The Chosen established communes—Havens—around the globe, and like Logan’s parents, those thousands of young people birthed even more thousands of children into the life of The Prophet, separate from the outside world. There was no consideration that the children might want another path, no possibility that the world might not end in their own lifetimes, and when, like Logan, the children grew and began to leave, they were cut off, demonized, and abandoned to fend for themselves in a world they didn’t understand.

Logan’s story, like that of so many of his friends’, told of falling through the cracks of a society unaware that children like him existed, of watching many of his childhood friends succumb to drug abuse and suicide, of experiencing anxiety and stress disorders, of being clueless about social mores and customs, of fighting the prejudice and social stigma that followed, and then of clawing his way upward one exacting day at a time.

In one way or another, the stories, no matter how different or with how much levity they might be told, were still the same, and without intervention, it was this same story that little Hannah would be telling in ten years, if she was alive to tell it at all.

Munroe came to a fork in the path, flipped a mental coin, and then
left the lights and the trail for an area that promised darkness and seclusion. A breeze swept through the treetops, and the moon, ripe above them, lit the way.

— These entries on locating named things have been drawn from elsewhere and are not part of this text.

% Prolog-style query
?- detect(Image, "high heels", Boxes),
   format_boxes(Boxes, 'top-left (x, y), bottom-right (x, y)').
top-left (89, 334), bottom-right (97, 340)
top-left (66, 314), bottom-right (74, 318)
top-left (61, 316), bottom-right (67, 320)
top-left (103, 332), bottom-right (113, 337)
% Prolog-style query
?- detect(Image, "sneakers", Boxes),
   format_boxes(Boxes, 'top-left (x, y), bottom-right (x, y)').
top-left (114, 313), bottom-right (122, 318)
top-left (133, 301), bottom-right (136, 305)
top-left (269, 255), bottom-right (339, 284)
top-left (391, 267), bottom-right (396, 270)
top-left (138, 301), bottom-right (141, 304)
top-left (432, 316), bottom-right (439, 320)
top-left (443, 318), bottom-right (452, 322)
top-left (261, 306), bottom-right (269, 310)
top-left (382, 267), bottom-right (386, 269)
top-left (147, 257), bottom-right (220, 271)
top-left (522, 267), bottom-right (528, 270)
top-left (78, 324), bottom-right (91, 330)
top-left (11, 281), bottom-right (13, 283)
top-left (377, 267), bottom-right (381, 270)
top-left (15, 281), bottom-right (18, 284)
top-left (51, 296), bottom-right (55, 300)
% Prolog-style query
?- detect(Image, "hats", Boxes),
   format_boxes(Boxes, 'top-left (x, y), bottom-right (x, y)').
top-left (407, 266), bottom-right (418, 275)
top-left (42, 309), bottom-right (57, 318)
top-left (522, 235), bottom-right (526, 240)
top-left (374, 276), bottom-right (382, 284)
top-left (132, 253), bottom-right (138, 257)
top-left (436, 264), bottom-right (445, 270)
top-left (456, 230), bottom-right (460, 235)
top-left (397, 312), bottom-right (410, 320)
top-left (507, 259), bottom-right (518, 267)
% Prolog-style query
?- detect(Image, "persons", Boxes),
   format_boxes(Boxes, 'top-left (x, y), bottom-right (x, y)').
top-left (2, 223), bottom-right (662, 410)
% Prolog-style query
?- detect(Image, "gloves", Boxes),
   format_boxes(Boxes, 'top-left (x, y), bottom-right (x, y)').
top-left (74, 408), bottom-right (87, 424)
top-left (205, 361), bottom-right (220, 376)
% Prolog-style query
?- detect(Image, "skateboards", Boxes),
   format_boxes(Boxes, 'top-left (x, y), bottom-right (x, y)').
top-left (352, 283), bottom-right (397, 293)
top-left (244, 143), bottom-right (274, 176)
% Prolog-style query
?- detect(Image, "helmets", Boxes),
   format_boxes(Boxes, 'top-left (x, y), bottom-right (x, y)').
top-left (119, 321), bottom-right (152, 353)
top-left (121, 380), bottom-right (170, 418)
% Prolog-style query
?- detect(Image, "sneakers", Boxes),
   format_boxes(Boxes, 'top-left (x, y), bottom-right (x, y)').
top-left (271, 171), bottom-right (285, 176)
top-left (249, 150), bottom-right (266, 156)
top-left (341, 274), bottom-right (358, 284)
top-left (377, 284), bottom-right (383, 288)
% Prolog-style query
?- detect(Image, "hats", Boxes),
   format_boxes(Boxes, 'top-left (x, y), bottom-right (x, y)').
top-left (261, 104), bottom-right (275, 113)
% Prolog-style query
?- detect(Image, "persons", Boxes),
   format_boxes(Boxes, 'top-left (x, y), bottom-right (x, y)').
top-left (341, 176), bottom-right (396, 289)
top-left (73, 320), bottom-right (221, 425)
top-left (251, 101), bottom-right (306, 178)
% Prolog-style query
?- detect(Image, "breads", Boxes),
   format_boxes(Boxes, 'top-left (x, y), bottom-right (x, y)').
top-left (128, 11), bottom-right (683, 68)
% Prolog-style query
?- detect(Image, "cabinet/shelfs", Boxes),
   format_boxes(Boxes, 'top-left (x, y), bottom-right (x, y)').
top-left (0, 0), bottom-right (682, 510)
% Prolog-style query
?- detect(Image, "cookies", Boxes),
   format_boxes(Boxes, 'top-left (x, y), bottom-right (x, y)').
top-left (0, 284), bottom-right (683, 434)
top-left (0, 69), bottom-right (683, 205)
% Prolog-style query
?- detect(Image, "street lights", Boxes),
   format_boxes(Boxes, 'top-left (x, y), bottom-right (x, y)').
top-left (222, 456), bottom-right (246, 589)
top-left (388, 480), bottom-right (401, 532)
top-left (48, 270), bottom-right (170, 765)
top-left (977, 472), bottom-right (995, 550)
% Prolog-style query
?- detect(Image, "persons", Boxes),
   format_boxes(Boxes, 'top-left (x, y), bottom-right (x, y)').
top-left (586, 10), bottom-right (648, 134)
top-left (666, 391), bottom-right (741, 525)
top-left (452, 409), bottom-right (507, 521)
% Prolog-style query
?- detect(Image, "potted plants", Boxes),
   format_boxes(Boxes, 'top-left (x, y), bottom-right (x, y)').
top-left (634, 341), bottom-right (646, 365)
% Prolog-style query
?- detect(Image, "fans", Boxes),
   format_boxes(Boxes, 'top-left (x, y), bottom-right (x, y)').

She was a child of the night, and nocturnal movement was familiar and cathartic—far better than remaining inside, cooped up, unable to sleep and cautious of stanching the tide of dreams one time too many.

But letting her mind wander, seeking solitude and getting away from Logan and his friends, wasn’t the main reason for this foray into the park. She’d come here tonight because, just as had happened when she’d left the hotel the night before, she was being followed.

Her nature would have her make a game of it—keep up the guise of oblivion as long as possible for no other reason than that she could. But tonight wasn’t the night for games. She needed to bring the pieces together.

She came at last to a bench, stopped, and waited, listening to the darkness. Certain he was there, she sat and, after another moment, spoke to the shadows.

“Come and join me,” she said. “I’m tired of being stalked.”

She heard his approach before she saw him, the bulk of his outline materializing from the dark as he drew near. His stride was casual, his shoulders squared, and his hands relaxed in a summer jacket’s pockets. He stopped within a foot of her and gazed down with a subtle smirk, and she smiled in exchange.

Head tilted up and in his direction, she said, “Hello, Miles.”

He nodded, returned the smile, and with arms crossed remained standing for a moment before joining her on the bench.

Silence.

“How long have you known?” he said finally.